Mentre la Sicilia, in questo momento assediata dal fuoco, rivela drammaticamente tutte le sue inadeguatezze infrastrutturali (aeroporti, strade e autostrade, ferrovie), Matteo Salvini ritorna sull’argomento del Ponte sullo Stretto. Polemizzando, peraltro, con Don Ciotti.
Le parole di Salvini
Salvini torna a parlare del Ponte sullo Stretto, mentre la Sicilia è in ginocchio per la crisi degli scali innescata dall’incendio di un terminal a Catania, con gravi ripercussioni sul resto degli aeroporti dell’Isola e sulla rete stradale e ferroviaria che avrebbe dovuto supplire agli spostamenti. Situazione di arretratezza cronica, semplicemente aggravata dall’emergenza incendi delle ultime ore.

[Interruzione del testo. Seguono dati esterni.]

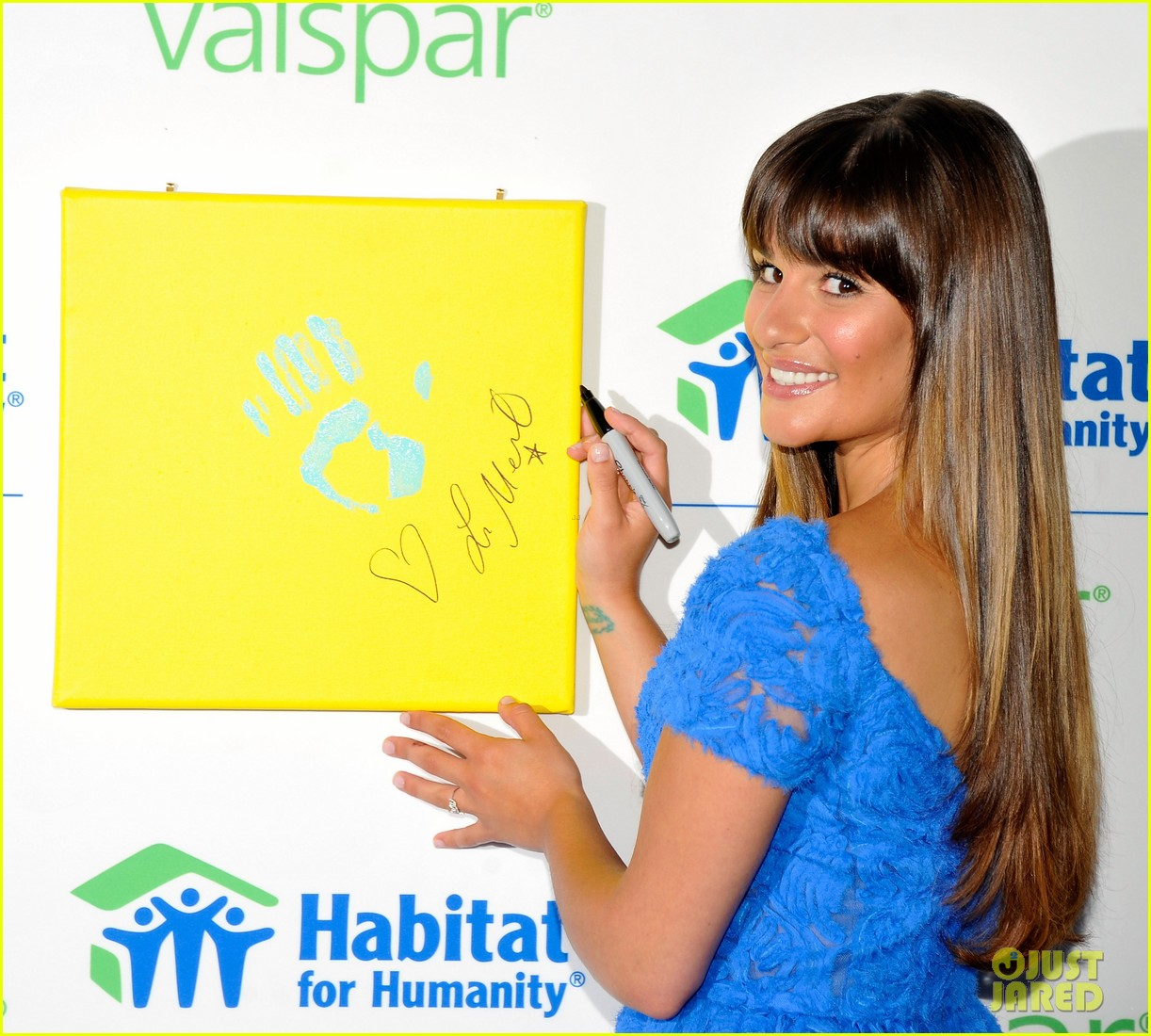 lea michele hands for habitat unveiling 08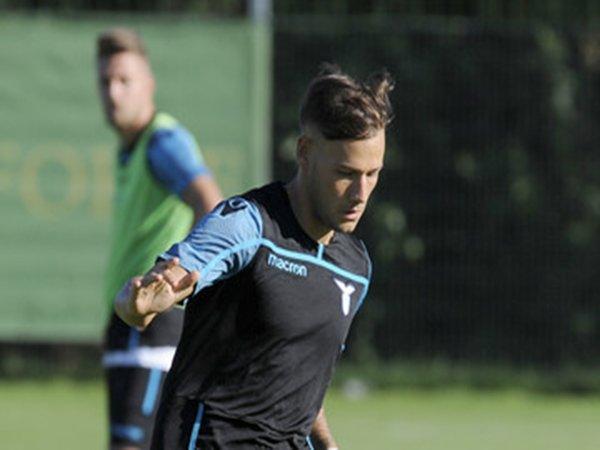 Demi Amankan Tempat di Timnas U-21 Italia, Gelandang Muda Lazio Rela Dipinjamkan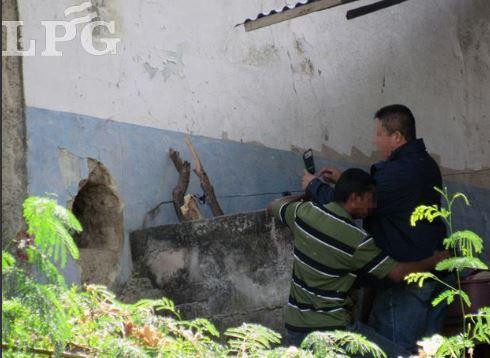 Este es el boquete que abrieron los pandilleros. (Foto: La Prensa Gráfica)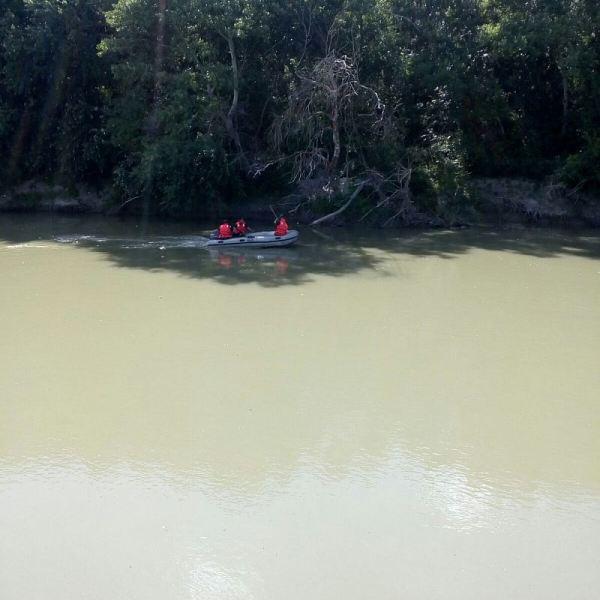 Copil dispărut în apele râului Ialomița. În această dimineață au fost reluate căutarile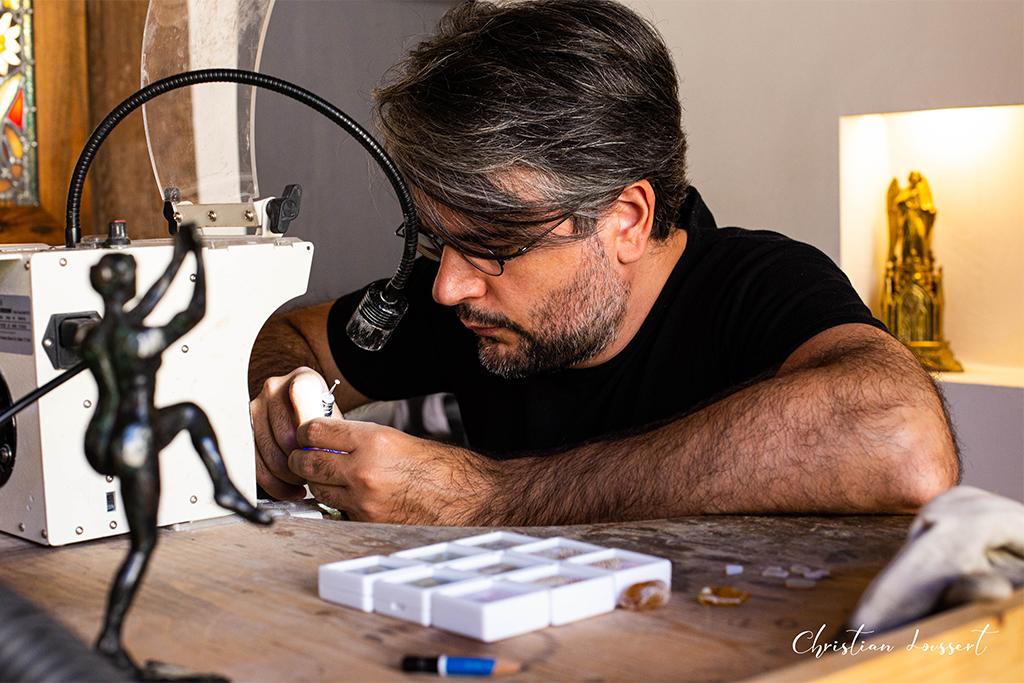 Bench work, craftsman jeweler - watchmaker, photographer Christian Loussert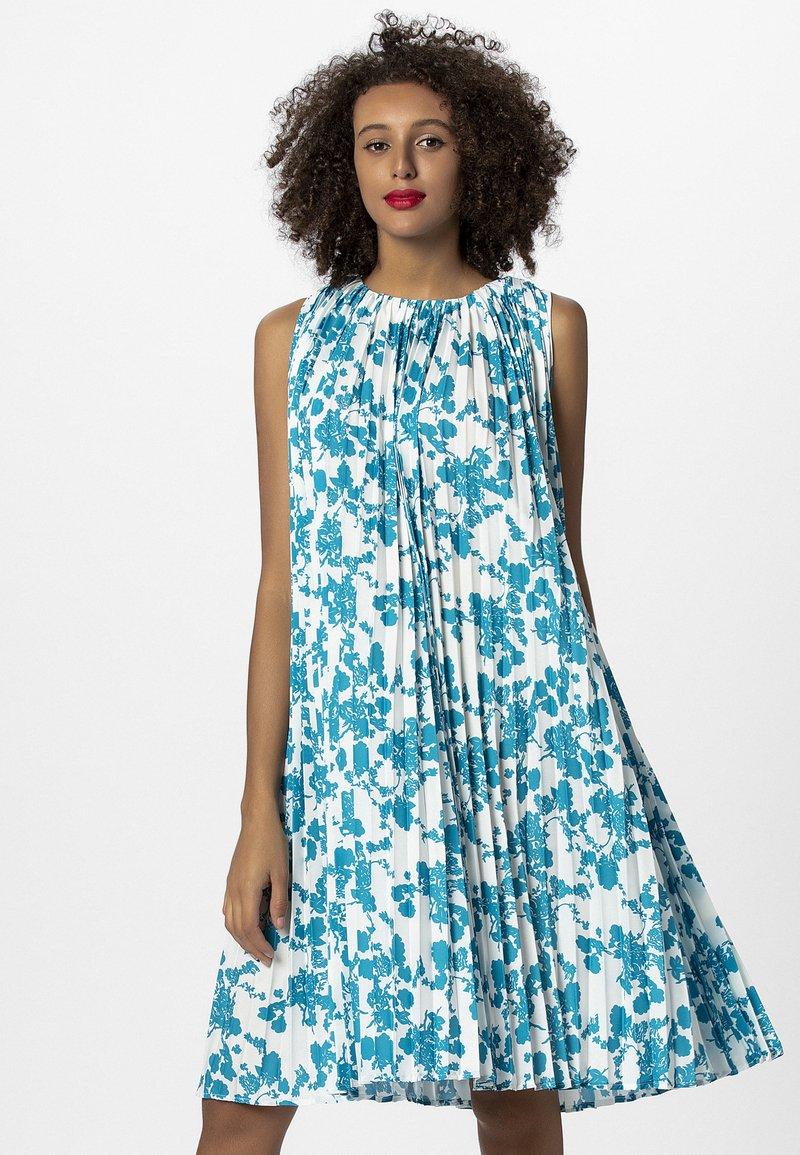 Apart - PRINTED DRESS - Vestito estivo - petrol/cream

Per il ponte, dice Salvini: “la manovra del prossimo autunno sarà quella che stanzierà le cifre più importanti. Il costo massimo è di 13 miliardi e conto che si stia ampiamente al di sotto. E’ meno della metà di quello che fino ad oggi sta costando il reddito di cittadinanza che non lascia traccia sul futuro. Le Regioni saranno chiamati a dare il loro contributo, non si sa ancora quanti soldi hanno e conto che è che lo sappiano al più presto. Quindi i primi miliardi veri saranno in legge di bilancio”. Il bando, assicura il ministro, sarà pronto “tra un mese. Sono previsti 3666 metri di lunghezza complessiva, 399 metri di altezza dei pilastri, 60,4 metri di larghezza. È un’opera visionaria e avanguardista che deve essere valorizzata anche commercialmente e turisticamente oltre che a livello infrastrutturale. Le navi ci passano sotto, lo garantisco. Sono previste 6 corsie stradali, 6000 veicoli l’ora, 2 binari ferroviari, 200 treni al giorno. E 100mila nuovi posti di lavoro. In due anni riassorbirà i costi di quello che oggi costa non avere il Ponte”.
Lo scontro con Don Ciotti
Ma se Matteo Salvini è assolutamente entusiasta del progetto, il fondatore di Libera, Don Ciotti, è stato lapidario: ha parlato di politica smemorata che non ricorda il recente passato e gli investimenti scomparsi senza che l’opera vedesse mai posta neanche la prima pietra. Così come ha insistito sullo stato carente delle infrastrutture di Sicilia e Calabria che potrebbero far diventare il ponte una cattedrale nel deserto, come hanno ammonito diversi esperti del settore durante le Commissioni parlamentari.
Inoltre istituisce una correlazione diretta tra Ponte sullo Stretto e rischi sul fronte della criminalità organizzata. E se Don Ciotti avanza questa correlazione, sicuramente le sue parole hanno un peso. Se non altro perché il presidente di Libera, impegnato da decenni nel contrasto alle cosche, è forse tra i massimi esperti di fenomeni mafiosi. Ma c’è anche chi, come Salvini, non dà credito alle sue opinioni in merito. Lo scontro si è acceso nelle scorse ore, dopo che don Ciotti ha parlato di “segnali che diventano inquietanti” in relazione a “pilastri” dell’antimafia che “oggi vengono messi fortemente in discussione”. La critica è diventata decisamente esplicita durante la presentazione di un libro, e punta dritta al Ponte: “Non unirà solo due coste, ma certamente due cosche”. Il leader della Lega ha definito la frase “una vergogna, una mancanza di rispetto nei confronti di milioni di persone perbene che meritano di lavorare e di studiare e di fare il pendolare, di andare a farsi curare come tutti gli altri. Mi fa schifo che qualcuno pensi che Sicilia e Calabria rappresentino le cosche”. E ancora: “Fino a che c’è qualcuno all’estero che dipinge l’italiano mafia, pizza e mandolino fa schifo, ma è all’estero. Se però c’è qualche italiano che continua a dipingere l’Italia come mafia, pizza e mandolino, se espatria fa un favore a tutti”.
Salvini ha continuato sottolineando come, proprio il ponte, sarà “la più grande operazione antimafia dal Dopoguerra ad oggi, perché la mafia la combatti con il lavoro e lo sviluppo e non con convegni e chiacchiere”. Questo è quanto ha dichiarato parlando a margine dell’evento L’Italia dei sì. Progetti e grandi opere per il Paese, rendendo palese il riferimento al presidente di Libera.